If you are testing the impact of a new campaign or policy, you will want to test two options (A and B), but for the best results, you will also want to leave option C (your control group) unchanged. This is why A/B testing should actually be called A/B/C testing.

How B2B Companies Can Use Control Groups in A/B Tests

Let’s say your B2B SaaS business landing page has the same journey that has historically driven revenue quite predictably. No need to test what has worked for years, right?

Wrong! There’s a slim chance your landing page layout was perfectly designed out of pure luck. If an A/B test of button shape, text color, or a number of other changes could produce even slightly better results, why not test it? It’s possible that all this time, your marketing funnel has been limiting itself by a lack of testing.

Let’s say you are testing engagement throughout the user journey, and using A/B tests to differentiate between the two options your team hypothesizes will improve engagement. This is a great test to determine which of the two options performs best, but what about compared to the original version?

Many people assume they can use data from the previous period as a baseline comparison for their A/B tests in another period, but this produces unreliable results. If last month, for example, the feature had the original UI and received standard site traffic from qualified visitors. This month, however, you are A/B testing two options for the new UI, and the site received some unforeseen publicity, driving higher than normal site traffic from unqualified visitors.

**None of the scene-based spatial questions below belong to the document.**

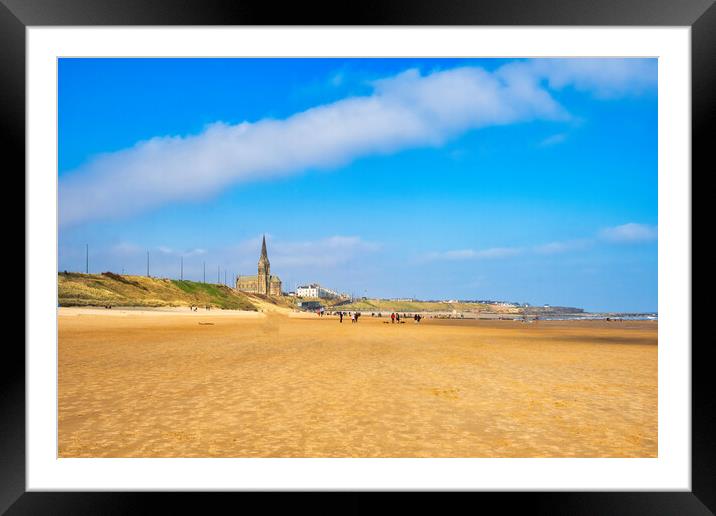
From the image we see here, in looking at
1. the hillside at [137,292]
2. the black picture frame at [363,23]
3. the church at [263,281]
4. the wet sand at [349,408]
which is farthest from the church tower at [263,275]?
the black picture frame at [363,23]

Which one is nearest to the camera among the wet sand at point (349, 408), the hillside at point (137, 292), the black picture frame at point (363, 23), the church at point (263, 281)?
the black picture frame at point (363, 23)

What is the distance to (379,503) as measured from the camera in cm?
281

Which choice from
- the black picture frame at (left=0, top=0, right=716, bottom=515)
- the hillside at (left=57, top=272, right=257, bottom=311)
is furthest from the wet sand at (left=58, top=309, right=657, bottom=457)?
the hillside at (left=57, top=272, right=257, bottom=311)

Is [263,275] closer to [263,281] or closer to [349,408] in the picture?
[263,281]

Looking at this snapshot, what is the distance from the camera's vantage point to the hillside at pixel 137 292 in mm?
56125

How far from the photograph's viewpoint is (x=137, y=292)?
74875mm

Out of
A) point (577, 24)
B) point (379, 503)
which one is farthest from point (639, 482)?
point (577, 24)

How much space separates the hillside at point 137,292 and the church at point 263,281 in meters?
36.0

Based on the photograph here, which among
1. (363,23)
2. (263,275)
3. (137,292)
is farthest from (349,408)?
(263,275)

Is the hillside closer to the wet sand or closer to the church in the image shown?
the church

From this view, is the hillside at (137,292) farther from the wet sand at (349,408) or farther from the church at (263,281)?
the wet sand at (349,408)

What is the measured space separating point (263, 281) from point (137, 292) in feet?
276

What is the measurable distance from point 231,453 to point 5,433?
2547 millimetres

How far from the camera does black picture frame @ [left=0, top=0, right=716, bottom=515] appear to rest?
284cm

Looking at the raw conversion numbers may lead you to think the original UI outperformed the tests, but what the data doesn’t communicate, is how much less likely the unqualified visitors were to convert. This is where a control group would have come in handy.

The inclusion of a control group within the same testing period of your split test will ensure that the best option is clear. In the case of our feature test example, a third of the site traffic will see no UI changes, a third of the traffic will see option B, and a third option A.

After the tests have been completed, the option with the highest level of engagement will be the clear winner. From there, you can use that as your control group to test two other options. This iterative process will ensure your B2B funnel is optimized for success.

Examples of Companies Successfully Split Testing

Some companies are more data-driven than others. Reed Hastings, co-founder and CEO of Netflix, for example, famously established an ethos that everything must be tested before confidently rolling products and features out company wide.

Brian Chesky, the founder of Airbnb, has also inspired his team to take a data-driven approach to most decisions. Airbnb, however, has a unique starting point before scaling ideas. They first do things that don’t scale. In fact, Chesky has famously said they do everything by hand until it becomes painful.

Even though large companies can become set in their ways, yours doesn’t have to. Netflix and Airbnb are prime examples of large companies that will not allow their decisions to run on auto-pilot, or to rest on their laurels because they are on a path of continuous improvement.

As Brian Chesky says, you can also do things that don’t scale, like manually testing variations, to get an idea of what refinements should be made before rolling out a larger scale test. Enterprise-level companies must find a way to stay competitive in the current market and using control groups in your testing strategy is one way to achieve success.